Orbene, la generica contestazione di non avere adeguatamente dato spazio alle vicende personali e familiari del richiedente si risolve in una diversa valutazione dei riscontri probatori.
Per tutto quanto sopra esposto, il ricorso va respinto.
Non v’e’ luogo a provvedere sulle spese processuali, non avendo il Ministero svolto nel controricorso alcuna attività difensiva riferibile al caso di specie.

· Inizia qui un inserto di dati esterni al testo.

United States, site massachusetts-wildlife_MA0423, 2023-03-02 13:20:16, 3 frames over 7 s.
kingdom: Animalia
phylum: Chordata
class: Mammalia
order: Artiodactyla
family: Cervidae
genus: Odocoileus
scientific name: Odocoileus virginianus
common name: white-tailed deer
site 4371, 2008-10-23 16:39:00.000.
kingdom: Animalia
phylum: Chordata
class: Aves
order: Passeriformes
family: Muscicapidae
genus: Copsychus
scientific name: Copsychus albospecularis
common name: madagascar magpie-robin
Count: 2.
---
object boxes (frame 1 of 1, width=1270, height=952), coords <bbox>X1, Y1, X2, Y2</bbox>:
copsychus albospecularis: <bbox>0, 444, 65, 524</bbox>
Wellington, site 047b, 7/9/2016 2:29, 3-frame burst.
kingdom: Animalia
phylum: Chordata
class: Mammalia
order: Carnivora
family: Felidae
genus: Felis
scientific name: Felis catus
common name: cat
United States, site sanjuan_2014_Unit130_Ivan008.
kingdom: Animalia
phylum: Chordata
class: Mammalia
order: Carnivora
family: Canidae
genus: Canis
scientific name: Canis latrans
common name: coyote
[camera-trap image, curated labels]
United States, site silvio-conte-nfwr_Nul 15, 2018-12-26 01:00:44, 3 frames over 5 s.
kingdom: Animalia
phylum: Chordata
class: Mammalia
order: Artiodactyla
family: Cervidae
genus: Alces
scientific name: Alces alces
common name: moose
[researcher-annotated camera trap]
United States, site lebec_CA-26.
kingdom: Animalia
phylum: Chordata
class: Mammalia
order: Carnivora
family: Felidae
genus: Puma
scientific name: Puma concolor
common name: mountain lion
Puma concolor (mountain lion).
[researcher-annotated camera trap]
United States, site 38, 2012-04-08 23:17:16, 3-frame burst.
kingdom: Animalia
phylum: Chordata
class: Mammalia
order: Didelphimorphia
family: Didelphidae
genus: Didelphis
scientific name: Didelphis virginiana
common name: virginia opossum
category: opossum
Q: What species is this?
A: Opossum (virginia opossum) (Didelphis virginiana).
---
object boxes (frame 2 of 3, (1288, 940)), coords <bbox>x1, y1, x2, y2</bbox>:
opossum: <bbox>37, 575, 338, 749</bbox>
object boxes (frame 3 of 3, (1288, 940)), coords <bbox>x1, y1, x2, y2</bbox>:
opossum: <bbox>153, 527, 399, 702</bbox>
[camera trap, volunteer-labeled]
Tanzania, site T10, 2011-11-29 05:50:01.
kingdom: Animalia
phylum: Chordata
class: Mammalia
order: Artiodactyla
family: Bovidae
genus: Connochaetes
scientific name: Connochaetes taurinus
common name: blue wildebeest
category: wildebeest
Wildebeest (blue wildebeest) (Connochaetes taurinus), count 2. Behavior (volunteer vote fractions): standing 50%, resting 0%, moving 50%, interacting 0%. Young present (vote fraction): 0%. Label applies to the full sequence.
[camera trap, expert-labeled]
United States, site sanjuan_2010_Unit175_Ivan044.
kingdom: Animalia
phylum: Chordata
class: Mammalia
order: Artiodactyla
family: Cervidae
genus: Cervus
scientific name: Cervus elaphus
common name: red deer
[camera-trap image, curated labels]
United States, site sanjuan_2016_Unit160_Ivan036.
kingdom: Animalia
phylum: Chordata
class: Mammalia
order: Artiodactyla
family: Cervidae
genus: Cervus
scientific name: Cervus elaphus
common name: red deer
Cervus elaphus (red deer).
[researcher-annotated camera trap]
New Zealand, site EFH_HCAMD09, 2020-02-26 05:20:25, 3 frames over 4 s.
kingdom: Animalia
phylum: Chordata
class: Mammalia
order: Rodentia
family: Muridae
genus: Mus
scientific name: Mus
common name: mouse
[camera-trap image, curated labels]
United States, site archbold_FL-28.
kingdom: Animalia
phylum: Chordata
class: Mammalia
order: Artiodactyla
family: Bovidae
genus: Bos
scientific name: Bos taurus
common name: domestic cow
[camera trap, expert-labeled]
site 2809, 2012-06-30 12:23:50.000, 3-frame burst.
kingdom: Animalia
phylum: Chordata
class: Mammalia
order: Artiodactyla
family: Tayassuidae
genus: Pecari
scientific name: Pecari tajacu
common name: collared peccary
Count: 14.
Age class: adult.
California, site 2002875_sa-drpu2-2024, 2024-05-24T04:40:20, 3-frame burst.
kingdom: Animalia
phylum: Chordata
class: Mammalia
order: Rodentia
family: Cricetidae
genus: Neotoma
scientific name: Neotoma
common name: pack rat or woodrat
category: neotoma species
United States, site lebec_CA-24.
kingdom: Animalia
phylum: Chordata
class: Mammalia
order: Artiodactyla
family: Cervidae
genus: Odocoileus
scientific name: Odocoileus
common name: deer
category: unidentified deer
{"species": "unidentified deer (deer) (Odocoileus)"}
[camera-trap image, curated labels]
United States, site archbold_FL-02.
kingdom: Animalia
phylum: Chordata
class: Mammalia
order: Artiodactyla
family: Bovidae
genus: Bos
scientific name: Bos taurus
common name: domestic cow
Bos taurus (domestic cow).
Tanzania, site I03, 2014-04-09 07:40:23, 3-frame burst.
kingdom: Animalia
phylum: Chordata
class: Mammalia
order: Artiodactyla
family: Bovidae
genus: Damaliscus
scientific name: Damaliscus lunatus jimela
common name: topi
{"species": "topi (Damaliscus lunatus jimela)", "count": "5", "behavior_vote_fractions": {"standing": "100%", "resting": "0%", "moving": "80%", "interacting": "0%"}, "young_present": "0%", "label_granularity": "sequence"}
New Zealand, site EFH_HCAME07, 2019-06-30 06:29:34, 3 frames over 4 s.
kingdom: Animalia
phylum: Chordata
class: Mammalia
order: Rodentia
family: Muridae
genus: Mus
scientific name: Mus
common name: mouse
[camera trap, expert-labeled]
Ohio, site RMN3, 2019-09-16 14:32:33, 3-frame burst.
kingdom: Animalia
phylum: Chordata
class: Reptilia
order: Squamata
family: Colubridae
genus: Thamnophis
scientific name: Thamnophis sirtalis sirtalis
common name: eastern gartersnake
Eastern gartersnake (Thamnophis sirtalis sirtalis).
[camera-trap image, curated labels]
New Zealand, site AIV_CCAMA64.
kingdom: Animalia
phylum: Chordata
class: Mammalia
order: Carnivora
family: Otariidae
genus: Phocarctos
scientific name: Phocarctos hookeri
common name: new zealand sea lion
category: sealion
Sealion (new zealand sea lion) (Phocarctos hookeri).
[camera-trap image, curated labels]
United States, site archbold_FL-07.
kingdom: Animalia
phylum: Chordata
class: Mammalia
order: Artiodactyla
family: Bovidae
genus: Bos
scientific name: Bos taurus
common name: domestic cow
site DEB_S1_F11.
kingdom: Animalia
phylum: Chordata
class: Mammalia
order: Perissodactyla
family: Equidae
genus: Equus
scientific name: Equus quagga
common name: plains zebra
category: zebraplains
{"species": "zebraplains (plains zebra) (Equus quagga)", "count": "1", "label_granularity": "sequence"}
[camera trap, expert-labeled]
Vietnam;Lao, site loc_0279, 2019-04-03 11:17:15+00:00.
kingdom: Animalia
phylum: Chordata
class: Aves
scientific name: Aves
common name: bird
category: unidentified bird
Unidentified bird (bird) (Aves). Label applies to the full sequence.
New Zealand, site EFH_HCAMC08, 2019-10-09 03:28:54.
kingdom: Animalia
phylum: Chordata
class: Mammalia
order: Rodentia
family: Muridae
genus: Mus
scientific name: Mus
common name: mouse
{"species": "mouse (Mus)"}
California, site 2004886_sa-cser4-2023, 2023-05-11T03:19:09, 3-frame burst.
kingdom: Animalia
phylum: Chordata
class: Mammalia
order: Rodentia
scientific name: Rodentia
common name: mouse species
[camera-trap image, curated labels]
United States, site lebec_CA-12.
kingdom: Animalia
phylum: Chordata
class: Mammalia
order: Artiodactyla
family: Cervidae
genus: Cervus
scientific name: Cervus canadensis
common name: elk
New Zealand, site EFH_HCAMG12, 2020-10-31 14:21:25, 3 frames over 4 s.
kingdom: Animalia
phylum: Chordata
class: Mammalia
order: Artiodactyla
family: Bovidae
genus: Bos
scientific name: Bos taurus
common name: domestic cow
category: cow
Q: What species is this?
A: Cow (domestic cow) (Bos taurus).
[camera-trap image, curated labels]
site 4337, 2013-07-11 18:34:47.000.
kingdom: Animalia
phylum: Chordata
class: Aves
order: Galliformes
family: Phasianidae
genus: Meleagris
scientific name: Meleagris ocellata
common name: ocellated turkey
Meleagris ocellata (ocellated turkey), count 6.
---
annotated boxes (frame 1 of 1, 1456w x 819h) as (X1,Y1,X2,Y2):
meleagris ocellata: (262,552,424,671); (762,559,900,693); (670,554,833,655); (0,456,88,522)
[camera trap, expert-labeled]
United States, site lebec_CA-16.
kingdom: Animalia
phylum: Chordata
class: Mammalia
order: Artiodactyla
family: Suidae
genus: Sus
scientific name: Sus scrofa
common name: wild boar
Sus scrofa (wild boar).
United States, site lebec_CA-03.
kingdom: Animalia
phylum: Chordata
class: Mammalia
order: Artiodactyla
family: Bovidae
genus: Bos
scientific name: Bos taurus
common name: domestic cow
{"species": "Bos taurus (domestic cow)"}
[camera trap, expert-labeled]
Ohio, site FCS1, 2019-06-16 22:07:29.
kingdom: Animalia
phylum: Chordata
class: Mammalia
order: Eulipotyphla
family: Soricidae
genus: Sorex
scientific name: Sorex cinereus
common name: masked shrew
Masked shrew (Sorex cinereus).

Poiché il ricorso è stato proposto successivamente al 30 gennaio 2013 ed è rigettato, sussistono le condizioni per dare atto – ai sensi della L. 24 dicembre 2012, n. 228, art. 1, comma 17 (Disposizioni per la formazione del bilancio annuale e pluriennale dello Stato – Legge di stabilità 2013), che ha aggiunto il comma 1-quater del testo unico di cui al D.P.R. 30 maggio 2002, n. 115, art. 13 – della sussistenza dei presupposti processuali per il versamento, da parte del ricorrente, di un ulteriore importo a titolo di contributo unificato pari a quello previsto per la stessa impugnazione, se dovuto.
PQM
La Corte rigetta il ricorso.
Ai sensi del D.P.R. n. 115 del 2002, art. 13, comma 1 quater, si dà atto della sussistenza dei presupposti processuali per il versamento da parte del ricorrente di un ulteriore importo a titolo di contributo unificato pari a quello previsto per il ricorso, a norma dello stesso art. 13, comma 1 bis se dovuto.
Così deciso in Roma, nella camera di consiglio della sezione seconda civile, il 7 ottobre 2020.